**WHAT YOU HAVE TO DO**. Your answer should consist of each line below that includes the word "height".
===============
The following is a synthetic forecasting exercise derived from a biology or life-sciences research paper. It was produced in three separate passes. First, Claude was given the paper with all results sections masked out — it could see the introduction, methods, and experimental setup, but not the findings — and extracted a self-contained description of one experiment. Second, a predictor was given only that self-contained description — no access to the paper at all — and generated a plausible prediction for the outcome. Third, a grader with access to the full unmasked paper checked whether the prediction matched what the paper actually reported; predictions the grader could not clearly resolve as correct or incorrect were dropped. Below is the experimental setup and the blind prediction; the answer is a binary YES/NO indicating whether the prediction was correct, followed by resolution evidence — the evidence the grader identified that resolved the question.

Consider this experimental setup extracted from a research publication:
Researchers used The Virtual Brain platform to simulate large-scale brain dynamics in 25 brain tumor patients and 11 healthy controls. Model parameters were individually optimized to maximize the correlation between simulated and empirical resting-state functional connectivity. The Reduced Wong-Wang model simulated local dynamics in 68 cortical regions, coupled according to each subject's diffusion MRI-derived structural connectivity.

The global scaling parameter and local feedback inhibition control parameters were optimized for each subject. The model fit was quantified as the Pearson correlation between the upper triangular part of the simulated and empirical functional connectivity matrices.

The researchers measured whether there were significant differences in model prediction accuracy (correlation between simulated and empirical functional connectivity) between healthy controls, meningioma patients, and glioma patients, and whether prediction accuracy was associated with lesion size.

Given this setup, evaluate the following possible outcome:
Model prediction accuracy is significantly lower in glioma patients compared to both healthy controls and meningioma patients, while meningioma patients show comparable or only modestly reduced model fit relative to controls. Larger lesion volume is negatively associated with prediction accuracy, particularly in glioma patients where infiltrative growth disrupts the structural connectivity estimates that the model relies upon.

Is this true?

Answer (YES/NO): NO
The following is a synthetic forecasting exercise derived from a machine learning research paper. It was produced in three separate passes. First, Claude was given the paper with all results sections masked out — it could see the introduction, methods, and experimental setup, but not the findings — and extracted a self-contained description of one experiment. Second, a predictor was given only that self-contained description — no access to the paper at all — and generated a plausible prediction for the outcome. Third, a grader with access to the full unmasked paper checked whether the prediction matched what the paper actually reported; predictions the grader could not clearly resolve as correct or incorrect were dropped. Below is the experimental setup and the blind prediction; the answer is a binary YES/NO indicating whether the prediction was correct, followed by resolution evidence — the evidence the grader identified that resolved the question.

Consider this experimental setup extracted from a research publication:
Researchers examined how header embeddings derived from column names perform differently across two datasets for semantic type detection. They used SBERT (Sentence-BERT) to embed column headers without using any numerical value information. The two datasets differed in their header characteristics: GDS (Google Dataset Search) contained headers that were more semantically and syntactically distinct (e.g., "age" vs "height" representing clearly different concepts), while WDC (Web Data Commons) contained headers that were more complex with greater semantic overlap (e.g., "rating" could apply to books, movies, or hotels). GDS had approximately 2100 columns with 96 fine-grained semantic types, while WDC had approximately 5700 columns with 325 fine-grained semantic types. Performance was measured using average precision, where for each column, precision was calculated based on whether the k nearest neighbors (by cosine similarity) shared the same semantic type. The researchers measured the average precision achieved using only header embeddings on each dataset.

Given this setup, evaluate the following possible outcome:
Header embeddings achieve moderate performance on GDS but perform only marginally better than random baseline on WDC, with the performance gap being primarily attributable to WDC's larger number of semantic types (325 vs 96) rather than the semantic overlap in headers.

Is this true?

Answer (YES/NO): NO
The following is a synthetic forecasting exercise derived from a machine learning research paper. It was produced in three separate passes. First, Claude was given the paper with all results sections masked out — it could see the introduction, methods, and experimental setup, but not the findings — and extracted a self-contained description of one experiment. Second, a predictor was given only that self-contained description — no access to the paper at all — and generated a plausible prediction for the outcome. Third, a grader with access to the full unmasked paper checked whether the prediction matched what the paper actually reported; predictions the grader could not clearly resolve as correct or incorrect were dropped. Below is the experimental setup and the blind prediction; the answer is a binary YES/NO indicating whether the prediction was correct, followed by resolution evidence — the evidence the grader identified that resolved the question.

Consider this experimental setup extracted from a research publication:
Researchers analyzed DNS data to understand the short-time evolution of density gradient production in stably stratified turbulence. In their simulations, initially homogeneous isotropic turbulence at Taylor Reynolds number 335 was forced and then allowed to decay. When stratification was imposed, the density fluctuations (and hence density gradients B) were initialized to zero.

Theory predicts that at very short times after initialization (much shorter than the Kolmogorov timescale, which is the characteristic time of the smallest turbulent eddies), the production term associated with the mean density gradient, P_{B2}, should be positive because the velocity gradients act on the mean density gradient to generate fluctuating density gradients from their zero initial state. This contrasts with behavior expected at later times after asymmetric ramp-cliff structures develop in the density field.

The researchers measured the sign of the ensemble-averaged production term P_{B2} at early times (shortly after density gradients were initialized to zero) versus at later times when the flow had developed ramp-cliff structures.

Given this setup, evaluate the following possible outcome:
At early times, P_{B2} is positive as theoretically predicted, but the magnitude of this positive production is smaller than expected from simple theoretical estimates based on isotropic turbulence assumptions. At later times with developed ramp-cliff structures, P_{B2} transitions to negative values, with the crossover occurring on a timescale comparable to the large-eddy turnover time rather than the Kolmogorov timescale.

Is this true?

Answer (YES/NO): NO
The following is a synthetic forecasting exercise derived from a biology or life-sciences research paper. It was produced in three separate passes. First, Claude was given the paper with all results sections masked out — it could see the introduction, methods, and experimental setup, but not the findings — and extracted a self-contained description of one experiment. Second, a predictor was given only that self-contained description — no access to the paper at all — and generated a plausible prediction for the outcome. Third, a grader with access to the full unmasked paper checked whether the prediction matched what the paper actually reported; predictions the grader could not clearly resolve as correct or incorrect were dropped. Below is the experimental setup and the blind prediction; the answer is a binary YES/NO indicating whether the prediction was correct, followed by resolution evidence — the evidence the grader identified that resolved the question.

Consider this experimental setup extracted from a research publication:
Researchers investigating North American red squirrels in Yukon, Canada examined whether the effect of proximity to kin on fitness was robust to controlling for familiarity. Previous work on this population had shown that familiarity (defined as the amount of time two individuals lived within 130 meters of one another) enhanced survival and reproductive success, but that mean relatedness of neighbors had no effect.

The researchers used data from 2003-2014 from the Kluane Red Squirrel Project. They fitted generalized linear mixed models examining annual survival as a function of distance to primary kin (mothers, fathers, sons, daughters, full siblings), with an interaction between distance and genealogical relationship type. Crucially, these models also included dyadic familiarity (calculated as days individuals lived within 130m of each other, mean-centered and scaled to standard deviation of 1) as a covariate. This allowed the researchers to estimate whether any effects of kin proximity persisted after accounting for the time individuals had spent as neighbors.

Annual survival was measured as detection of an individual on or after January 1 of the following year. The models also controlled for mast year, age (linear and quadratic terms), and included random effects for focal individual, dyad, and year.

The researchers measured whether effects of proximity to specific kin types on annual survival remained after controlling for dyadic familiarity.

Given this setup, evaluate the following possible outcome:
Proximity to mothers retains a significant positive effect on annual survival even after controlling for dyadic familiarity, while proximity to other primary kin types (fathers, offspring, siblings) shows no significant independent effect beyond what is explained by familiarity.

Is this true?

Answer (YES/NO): NO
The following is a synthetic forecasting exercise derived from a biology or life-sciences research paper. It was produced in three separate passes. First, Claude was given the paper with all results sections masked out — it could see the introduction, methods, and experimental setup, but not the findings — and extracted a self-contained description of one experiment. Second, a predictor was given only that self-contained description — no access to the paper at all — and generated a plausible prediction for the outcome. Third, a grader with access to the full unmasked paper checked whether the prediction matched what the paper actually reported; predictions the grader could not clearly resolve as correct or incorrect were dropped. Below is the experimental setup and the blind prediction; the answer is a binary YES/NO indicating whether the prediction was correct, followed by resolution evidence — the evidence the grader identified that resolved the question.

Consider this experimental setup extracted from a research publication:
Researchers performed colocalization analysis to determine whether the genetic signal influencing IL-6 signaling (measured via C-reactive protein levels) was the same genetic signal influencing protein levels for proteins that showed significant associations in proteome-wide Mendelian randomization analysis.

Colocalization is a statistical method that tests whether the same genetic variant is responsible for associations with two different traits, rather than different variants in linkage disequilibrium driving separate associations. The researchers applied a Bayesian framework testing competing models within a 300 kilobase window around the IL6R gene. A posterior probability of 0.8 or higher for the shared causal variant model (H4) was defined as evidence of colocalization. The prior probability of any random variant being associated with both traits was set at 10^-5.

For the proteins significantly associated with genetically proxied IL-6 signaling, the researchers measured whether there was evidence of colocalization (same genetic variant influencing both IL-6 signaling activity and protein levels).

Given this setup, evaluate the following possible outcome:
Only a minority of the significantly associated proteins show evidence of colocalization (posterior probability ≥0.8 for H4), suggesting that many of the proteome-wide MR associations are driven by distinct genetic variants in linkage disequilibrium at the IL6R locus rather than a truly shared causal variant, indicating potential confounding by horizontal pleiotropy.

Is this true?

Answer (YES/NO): NO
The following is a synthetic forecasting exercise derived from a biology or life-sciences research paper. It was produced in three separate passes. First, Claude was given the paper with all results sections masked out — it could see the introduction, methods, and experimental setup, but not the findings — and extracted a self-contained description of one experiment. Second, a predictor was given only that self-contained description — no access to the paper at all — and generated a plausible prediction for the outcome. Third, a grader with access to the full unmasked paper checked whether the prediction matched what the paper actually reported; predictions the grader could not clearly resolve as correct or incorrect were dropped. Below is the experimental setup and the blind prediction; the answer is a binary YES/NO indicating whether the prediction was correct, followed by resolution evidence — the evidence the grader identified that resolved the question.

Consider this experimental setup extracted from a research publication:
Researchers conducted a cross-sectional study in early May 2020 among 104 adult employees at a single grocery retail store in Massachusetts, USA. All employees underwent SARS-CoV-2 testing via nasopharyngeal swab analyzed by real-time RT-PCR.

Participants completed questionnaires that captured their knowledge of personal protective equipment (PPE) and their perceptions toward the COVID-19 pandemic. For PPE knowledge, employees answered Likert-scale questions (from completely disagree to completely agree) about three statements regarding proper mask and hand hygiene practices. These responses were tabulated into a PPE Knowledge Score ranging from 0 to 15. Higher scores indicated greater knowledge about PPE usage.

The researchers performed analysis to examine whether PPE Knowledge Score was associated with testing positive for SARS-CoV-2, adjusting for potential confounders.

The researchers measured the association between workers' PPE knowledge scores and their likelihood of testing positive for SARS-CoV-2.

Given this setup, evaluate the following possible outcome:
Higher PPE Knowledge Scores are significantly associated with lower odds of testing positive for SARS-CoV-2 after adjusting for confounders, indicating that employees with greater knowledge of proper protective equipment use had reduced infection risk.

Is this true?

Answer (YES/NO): NO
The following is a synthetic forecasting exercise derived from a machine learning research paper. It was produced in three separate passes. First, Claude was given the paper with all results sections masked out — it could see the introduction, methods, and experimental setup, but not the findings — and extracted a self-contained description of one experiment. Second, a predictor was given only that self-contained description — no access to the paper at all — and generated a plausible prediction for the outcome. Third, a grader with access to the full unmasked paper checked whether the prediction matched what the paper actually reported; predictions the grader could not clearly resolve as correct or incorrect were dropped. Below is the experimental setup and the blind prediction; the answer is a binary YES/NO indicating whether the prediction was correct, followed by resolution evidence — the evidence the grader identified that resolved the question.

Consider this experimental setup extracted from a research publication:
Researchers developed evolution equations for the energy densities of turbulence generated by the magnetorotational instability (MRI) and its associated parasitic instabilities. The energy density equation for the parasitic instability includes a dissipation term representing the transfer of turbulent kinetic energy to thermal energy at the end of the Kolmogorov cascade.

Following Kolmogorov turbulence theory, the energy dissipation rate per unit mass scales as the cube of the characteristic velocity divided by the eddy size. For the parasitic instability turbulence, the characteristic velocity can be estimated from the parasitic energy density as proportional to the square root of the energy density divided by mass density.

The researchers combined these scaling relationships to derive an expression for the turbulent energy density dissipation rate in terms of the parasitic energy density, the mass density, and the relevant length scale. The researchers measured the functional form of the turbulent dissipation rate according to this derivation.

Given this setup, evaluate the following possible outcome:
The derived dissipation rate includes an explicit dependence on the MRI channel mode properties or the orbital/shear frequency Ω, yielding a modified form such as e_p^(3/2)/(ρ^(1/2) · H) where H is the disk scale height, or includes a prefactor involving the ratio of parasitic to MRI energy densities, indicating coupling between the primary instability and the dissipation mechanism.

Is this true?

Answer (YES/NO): NO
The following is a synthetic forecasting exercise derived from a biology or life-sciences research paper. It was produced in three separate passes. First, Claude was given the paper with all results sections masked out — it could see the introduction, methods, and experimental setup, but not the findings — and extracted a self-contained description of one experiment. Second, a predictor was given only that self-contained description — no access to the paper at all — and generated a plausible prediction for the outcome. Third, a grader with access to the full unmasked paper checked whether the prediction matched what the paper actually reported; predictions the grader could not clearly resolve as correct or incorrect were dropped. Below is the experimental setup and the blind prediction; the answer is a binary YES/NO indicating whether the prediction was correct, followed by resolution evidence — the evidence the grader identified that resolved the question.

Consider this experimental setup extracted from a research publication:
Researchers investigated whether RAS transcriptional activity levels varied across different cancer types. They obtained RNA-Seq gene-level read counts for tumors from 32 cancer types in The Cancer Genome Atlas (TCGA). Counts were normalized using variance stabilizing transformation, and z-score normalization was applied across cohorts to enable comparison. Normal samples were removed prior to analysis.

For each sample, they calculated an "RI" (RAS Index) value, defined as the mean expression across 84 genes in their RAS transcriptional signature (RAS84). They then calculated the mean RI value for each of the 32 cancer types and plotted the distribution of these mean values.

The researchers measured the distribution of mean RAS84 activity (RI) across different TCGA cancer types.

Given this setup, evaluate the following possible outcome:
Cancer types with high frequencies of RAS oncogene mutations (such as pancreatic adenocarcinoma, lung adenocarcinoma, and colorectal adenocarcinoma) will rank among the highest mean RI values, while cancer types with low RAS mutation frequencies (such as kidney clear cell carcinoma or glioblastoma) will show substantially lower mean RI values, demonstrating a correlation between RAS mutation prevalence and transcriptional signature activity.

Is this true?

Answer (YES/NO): NO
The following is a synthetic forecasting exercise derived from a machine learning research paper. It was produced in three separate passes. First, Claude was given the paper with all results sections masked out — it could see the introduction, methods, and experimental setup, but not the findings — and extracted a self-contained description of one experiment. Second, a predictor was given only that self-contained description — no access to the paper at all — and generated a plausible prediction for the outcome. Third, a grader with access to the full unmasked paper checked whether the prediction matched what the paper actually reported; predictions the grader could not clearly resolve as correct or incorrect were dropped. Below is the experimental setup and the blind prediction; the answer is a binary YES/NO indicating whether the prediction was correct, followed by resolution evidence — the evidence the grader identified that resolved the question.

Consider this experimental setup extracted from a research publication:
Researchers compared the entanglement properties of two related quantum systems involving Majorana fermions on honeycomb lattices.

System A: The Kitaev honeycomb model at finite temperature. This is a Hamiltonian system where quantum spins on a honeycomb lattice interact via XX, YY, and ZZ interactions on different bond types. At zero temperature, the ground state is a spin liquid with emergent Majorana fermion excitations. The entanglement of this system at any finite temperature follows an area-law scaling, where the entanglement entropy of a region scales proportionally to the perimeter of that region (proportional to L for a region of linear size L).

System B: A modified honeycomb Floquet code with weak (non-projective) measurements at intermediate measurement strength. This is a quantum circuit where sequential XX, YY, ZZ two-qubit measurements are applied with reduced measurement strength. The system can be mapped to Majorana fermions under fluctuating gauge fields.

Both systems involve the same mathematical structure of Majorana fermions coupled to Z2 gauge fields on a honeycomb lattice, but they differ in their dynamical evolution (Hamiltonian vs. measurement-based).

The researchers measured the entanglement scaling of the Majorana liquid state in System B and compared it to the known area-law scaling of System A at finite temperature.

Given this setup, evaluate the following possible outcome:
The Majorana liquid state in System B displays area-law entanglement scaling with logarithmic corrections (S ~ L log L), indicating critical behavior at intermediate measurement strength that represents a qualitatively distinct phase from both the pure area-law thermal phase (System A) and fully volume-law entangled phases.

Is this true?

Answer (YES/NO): YES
===============
**COMPLETED EXERCISE**.
Researchers examined how header embeddings derived from column names perform differently across two datasets for semantic type detection. They used SBERT (Sentence-BERT) to embed column headers without using any numerical value information. The two datasets differed in their header characteristics: GDS (Google Dataset Search) contained headers that were more semantically and syntactically distinct (e.g., "age" vs "height" representing clearly different concepts), while WDC (Web Data Commons) contained headers that were more complex with greater semantic overlap (e.g., "rating" could apply to books, movies, or hotels). GDS had approximately 2100 columns with 96 fine-grained semantic types, while WDC had approximately 5700 columns with 325 fine-grained semantic types. Performance was measured using average precision, where for each column, precision was calculated based on whether the k nearest neighbors (by cosine similarity) shared the same semantic type. The researchers measured the average precision achieved using only header embeddings on each dataset.
The derived dissipation rate includes an explicit dependence on the MRI channel mode properties or the orbital/shear frequency Ω, yielding a modified form such as e_p^(3/2)/(ρ^(1/2) · H) where H is the disk scale height, or includes a prefactor involving the ratio of parasitic to MRI energy densities, indicating coupling between the primary instability and the dissipation mechanism.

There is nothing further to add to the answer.